Wilder wants to unify the heavyweight division, but he first needs to take career of the highly talented Ortiz (31-1, 26 KOs) on November 9 in a rematch. Deontay stopped Ortiz in an exciting fight last year in March 2018 in a thrilling fight from start to finish at the Barclays Center in Brooklyn, New York.
Wilder: After I whip Ortiz, I’m going to stop Tyson Fury
“We move onto Ortiz first and, after I whup Ortiz in a great fashion and a quicker fashion, I will come back and get old Tyson Fury, and knock him out in dynamic fashion,” said Wilder to skysports.com. “My time? It will come. I will be unified and undisputed heavyweight champion of the world.”
If Fury doesn’t fun from Wilder in the rematch, there’s a very good chance the tall 6’9″ British heavyweight is going to get destroyed in the first four rounds. Wilder has put on size since his match with Fury, and he seems to be packing more power now. When Wilder fought Fury, he weighed just 212 pounds. That’s basically a rehydrated cruiserweight.

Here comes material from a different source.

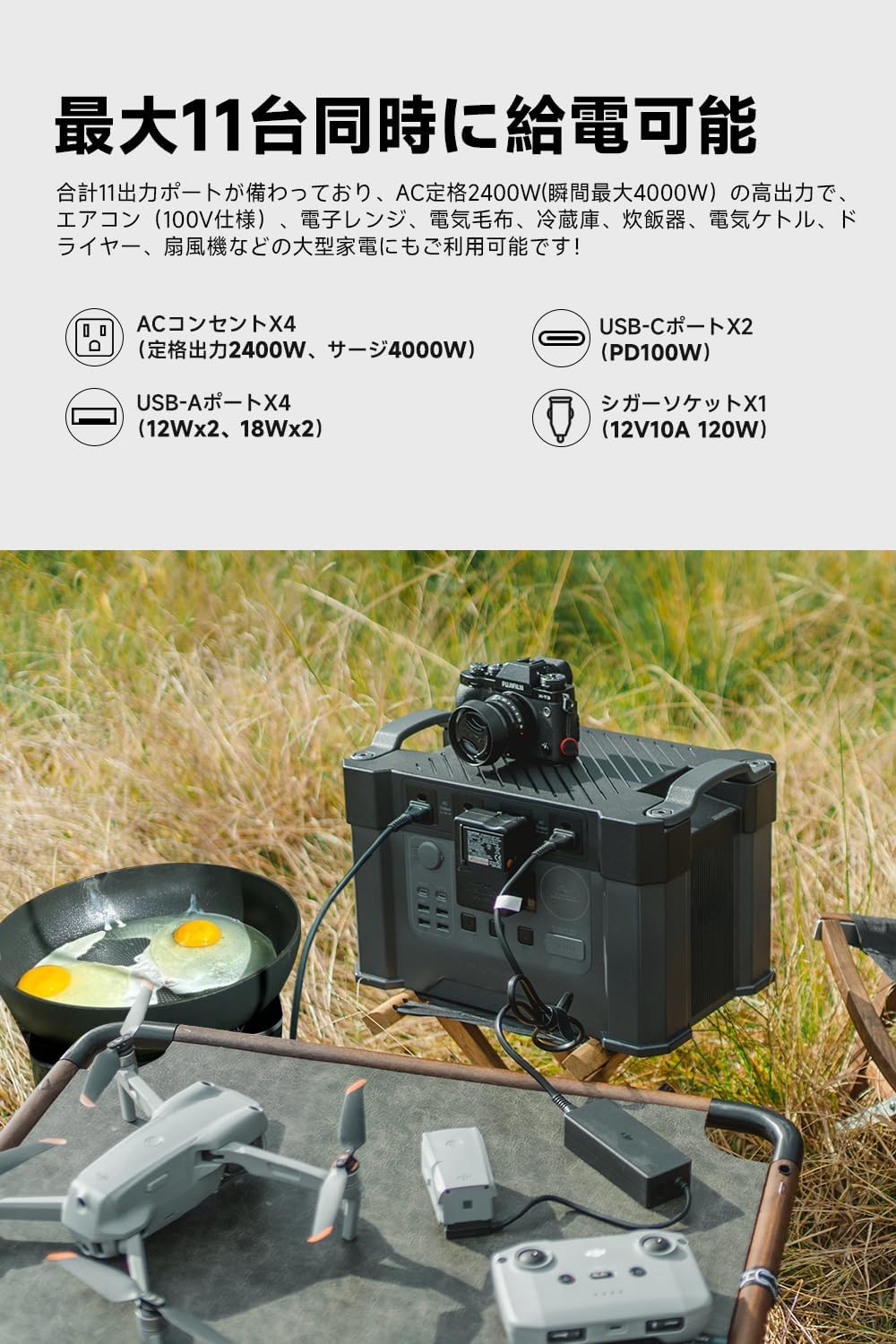 ALLPOWERS_S2000 PRO＋_商品説明画像_05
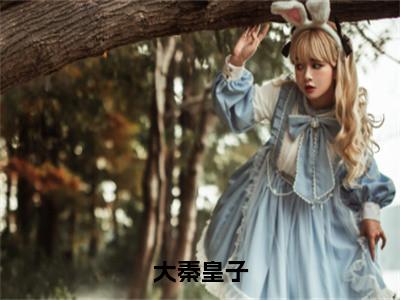 大秦皇子全文免费阅读无弹窗大结局_（贺青）大秦皇子热门章节在线阅读笔趣阁（贺青）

But in Wilder’s last fight against Dominic Breazeale, he bulked up to 223 pounds, and he looked more powerful than ever in stopping the 2012 U.S Olympian in the first round last May.
“It is not over for Anthony. Just because you lose, it doesn’t mean it’s over,” said Wilder. “Even if he loses the rematch, which I feel he will. I don’t think he knows how he lost. He was knocked down four times. He gave up, in my opinion. I wasn’t surprised [by the result].”
When Wilder fought Fury last December, he knocked him down twice, and appeared to knock him out in the 12th. The referee Jack Reiss gave a count to Fury despite the fact that he was laying on the canvas and looked unconscious. Fury somehow made it back to his feet, and was able to survive the round just barely. The judges scored the fight a draw, but a lot of boxing fans felt that Wilder was robbed of a knockout by the referee choosing to give a count to a fighter that was knocked out.
Wilder can’t afford to look past Luis Ortiz
Deontay was almost knocked out by Ortiz last year. That fight was extremey close to being halted in the seventh round. After Wilder knocked Ortiz down in the fifth, the Cuban ace came back and hurt Deontay in the seventh round with a powerful straight left to the head. Ortiz then teed off on the badly hurt Wilder, and had him ready to be stopped.
Somehow, Wilder made it out of the round just barely. If there had been another 20 seconds in the round, Ortiz likely would have stopped him. As luck would have it, the start of the eighth round was delayed by the New York State Athletic Commission, who wanted to take a look at the wobbly Wilder. The little bit of delay might have been all Wilder needed to collect himself to recover from the previous round.